In the listing below, find each line with the string "extremal" and return it.

Data records
···
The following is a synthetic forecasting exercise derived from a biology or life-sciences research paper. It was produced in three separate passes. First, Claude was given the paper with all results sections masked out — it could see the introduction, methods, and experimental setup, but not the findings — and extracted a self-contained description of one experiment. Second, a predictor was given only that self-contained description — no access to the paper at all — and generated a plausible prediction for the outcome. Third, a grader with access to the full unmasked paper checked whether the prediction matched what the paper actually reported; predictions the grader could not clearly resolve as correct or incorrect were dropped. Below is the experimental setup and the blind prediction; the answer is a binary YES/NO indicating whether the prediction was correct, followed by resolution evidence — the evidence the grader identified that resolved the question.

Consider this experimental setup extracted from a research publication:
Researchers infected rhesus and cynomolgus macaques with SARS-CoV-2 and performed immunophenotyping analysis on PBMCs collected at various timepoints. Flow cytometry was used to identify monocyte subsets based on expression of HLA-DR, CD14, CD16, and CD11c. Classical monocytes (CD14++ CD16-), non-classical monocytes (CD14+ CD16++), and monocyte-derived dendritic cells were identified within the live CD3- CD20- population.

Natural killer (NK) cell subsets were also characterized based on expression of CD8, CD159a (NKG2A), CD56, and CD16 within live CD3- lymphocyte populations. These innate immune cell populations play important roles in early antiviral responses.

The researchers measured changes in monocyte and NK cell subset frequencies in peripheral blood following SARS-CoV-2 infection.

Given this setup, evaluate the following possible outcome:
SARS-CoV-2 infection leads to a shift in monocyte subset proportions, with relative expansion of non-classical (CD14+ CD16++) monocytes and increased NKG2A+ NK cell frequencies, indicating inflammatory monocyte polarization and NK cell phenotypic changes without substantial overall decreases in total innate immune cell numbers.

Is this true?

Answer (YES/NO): NO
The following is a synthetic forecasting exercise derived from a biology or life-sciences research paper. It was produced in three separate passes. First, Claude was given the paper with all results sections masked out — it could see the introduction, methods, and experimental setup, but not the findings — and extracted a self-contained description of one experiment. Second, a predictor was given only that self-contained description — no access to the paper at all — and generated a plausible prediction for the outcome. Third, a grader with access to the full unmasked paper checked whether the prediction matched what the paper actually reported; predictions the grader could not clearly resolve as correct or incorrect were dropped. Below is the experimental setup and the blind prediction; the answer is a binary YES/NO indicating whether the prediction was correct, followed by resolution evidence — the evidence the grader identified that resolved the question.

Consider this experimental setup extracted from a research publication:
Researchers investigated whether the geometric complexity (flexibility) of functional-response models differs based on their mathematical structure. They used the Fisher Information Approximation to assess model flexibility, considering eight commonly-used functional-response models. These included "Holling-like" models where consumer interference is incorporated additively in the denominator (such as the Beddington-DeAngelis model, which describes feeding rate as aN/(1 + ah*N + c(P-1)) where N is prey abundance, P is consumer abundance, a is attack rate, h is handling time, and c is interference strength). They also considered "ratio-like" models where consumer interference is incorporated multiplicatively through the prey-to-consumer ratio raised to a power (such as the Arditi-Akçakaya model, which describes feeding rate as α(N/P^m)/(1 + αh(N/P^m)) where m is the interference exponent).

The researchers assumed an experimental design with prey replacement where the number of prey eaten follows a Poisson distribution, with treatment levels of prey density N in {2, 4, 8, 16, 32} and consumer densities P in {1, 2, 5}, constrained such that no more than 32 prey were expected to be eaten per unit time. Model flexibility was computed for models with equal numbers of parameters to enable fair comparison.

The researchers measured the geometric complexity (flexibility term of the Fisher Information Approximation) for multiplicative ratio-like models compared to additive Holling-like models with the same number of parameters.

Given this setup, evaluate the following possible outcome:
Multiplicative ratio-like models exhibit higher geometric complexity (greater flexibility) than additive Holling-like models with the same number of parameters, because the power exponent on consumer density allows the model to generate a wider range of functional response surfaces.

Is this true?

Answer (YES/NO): YES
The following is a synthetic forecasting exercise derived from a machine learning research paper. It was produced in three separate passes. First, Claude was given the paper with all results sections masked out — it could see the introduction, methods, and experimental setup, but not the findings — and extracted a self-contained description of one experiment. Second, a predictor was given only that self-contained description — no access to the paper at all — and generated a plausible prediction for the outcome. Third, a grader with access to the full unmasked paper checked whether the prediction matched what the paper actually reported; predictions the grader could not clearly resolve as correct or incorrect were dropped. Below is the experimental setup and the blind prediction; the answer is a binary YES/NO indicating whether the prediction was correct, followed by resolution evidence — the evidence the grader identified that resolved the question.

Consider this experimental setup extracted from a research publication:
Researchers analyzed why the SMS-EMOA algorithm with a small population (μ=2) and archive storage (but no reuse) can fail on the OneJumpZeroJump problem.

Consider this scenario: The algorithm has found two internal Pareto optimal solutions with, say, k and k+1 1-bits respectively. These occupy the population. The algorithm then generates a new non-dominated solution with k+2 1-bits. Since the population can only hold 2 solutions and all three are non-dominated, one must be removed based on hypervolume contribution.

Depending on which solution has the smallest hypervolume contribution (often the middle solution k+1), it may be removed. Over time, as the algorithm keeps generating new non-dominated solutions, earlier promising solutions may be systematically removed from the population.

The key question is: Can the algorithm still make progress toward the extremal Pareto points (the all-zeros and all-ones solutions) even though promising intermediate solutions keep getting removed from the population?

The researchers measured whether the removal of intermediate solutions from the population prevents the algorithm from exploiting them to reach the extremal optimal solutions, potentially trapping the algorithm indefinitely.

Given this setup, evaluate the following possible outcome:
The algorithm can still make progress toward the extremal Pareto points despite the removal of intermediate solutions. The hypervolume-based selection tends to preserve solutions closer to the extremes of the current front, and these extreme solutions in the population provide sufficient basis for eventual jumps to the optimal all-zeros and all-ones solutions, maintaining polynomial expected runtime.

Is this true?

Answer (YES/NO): NO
···
Task output
The key question is: Can the algorithm still make progress toward the extremal Pareto points (the all-zeros and all-ones solutions) even though promising intermediate solutions keep getting removed from the population?
The researchers measured whether the removal of intermediate solutions from the population prevents the algorithm from exploiting them to reach the extremal optimal solutions, potentially trapping the algorithm indefinitely.
The algorithm can still make progress toward the extremal Pareto points despite the removal of intermediate solutions. The hypervolume-based selection tends to preserve solutions closer to the extremes of the current front, and these extreme solutions in the population provide sufficient basis for eventual jumps to the optimal all-zeros and all-ones solutions, maintaining polynomial expected runtime.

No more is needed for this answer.